**SET TASK**
Update the stretch of the listing from the line containing "Given their distances from the camera, how do" through the line containing "165 centimetres" by replacing "shooting location" with "camera position", and return only those lines with everything else unchanged.

* START SUPPLIED RECORDS *

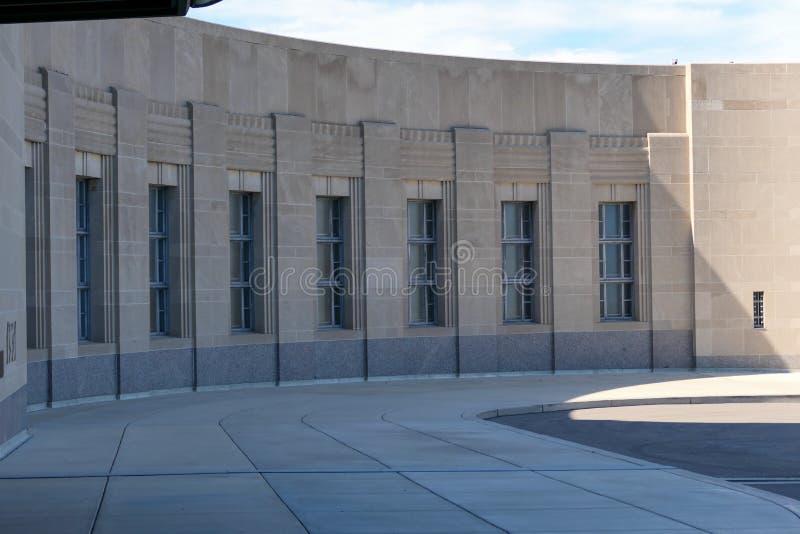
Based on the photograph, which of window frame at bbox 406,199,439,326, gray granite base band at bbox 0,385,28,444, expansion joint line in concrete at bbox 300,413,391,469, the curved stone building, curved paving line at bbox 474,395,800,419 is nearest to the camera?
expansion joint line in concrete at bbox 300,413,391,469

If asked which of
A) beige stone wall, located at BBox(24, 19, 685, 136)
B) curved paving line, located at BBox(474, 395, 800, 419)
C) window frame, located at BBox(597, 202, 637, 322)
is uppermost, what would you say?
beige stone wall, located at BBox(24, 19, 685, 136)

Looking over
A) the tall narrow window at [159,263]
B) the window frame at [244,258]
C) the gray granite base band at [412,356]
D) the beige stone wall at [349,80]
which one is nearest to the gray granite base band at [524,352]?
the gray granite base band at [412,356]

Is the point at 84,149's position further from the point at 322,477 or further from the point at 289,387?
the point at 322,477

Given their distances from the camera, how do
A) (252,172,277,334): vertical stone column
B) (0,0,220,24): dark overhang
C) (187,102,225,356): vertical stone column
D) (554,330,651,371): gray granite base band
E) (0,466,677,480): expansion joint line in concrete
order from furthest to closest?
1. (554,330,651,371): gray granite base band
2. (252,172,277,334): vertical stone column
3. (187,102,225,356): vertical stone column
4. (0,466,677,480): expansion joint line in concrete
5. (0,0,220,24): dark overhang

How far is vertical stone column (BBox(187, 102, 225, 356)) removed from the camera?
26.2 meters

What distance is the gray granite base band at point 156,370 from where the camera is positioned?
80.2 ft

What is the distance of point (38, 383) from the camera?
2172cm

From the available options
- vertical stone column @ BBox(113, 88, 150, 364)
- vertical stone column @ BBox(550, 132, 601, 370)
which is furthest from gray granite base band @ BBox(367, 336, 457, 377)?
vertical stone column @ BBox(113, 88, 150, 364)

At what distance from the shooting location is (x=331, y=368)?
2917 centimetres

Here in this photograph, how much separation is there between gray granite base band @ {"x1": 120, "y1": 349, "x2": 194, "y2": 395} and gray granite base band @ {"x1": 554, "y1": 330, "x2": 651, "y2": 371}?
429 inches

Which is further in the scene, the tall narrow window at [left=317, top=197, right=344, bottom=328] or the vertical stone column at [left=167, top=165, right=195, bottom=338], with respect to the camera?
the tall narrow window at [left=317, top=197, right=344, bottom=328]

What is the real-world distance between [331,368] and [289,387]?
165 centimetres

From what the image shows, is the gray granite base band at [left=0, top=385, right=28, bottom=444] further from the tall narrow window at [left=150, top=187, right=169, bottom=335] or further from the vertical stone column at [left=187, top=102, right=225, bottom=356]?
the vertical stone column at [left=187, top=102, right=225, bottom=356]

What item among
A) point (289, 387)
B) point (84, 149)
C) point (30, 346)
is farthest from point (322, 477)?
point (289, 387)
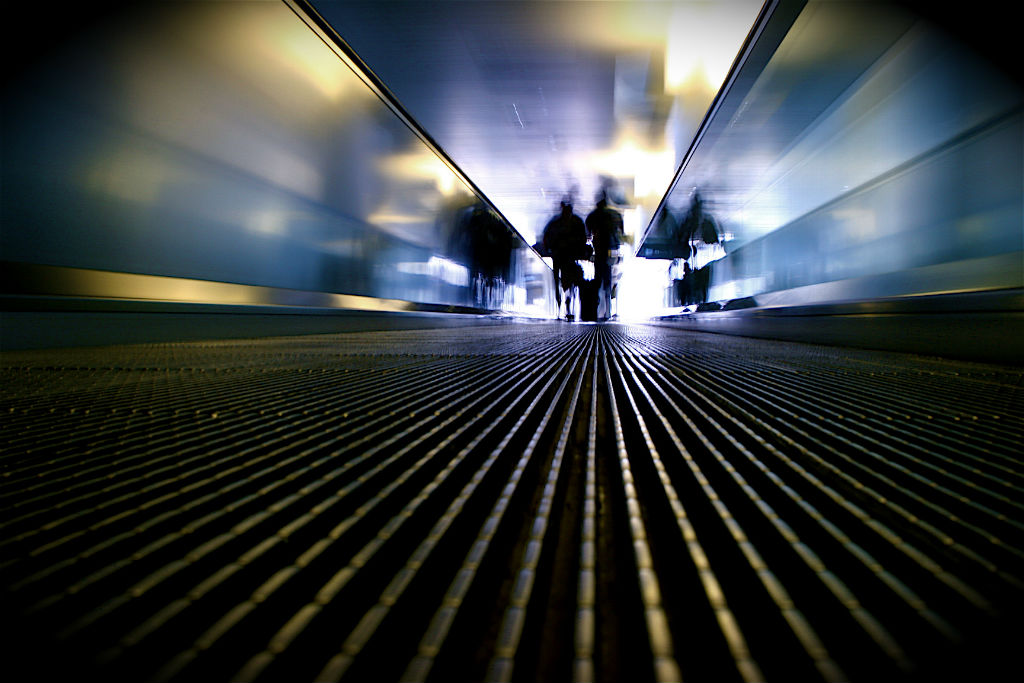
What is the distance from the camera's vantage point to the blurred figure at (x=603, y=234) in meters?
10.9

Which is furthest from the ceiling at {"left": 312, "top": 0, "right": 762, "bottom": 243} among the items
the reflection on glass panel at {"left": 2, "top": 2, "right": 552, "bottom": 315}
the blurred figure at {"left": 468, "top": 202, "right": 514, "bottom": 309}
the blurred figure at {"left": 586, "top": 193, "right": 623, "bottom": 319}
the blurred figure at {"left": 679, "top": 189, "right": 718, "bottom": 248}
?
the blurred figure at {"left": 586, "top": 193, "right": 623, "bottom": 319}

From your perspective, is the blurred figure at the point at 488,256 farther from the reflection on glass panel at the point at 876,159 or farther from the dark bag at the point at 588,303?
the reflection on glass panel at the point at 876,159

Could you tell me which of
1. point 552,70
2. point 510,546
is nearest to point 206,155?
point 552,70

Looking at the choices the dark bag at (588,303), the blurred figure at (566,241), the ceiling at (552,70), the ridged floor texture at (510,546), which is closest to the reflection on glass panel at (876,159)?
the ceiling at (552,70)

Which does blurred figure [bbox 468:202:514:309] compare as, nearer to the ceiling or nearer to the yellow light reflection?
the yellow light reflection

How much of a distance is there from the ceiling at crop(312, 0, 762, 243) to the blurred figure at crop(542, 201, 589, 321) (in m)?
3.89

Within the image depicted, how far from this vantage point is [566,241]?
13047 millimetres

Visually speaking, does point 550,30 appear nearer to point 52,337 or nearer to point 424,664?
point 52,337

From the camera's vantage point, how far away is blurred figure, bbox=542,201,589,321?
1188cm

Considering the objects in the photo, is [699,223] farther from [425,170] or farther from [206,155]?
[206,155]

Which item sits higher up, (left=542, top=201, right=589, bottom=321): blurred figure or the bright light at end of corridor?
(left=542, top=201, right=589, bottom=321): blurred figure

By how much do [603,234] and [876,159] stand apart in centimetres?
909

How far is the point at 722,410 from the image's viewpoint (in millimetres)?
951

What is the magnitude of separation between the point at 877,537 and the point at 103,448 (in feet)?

* END SUPPLIED RECORDS *

**SOLUTION TO THIS TASK**
Given their distances from the camera, how do
A) (252,172,277,334): vertical stone column
B) (0,0,220,24): dark overhang
C) (187,102,225,356): vertical stone column
D) (554,330,651,371): gray granite base band
E) (0,466,677,480): expansion joint line in concrete
order from furthest to closest?
1. (554,330,651,371): gray granite base band
2. (252,172,277,334): vertical stone column
3. (187,102,225,356): vertical stone column
4. (0,466,677,480): expansion joint line in concrete
5. (0,0,220,24): dark overhang

How far is vertical stone column (BBox(187, 102, 225, 356)) removed from the camera?
26.2 meters

What distance is the gray granite base band at point 156,370 from where the camera is positioned?
80.2 ft

What is the distance of point (38, 383) from the camera?
2172cm

From the available options
- vertical stone column @ BBox(113, 88, 150, 364)
- vertical stone column @ BBox(550, 132, 601, 370)
which is furthest from gray granite base band @ BBox(367, 336, 457, 377)?
vertical stone column @ BBox(113, 88, 150, 364)

At what distance from the camera position is (x=331, y=368)?
2917 centimetres

Here in this photograph, how much separation is there between gray granite base band @ {"x1": 120, "y1": 349, "x2": 194, "y2": 395} and gray granite base band @ {"x1": 554, "y1": 330, "x2": 651, "y2": 371}?
429 inches

Which is further in the scene, the tall narrow window at [left=317, top=197, right=344, bottom=328] or the vertical stone column at [left=167, top=165, right=195, bottom=338], with respect to the camera?
the tall narrow window at [left=317, top=197, right=344, bottom=328]

What is the real-world distance between [331,368] and [289,387]?
165 centimetres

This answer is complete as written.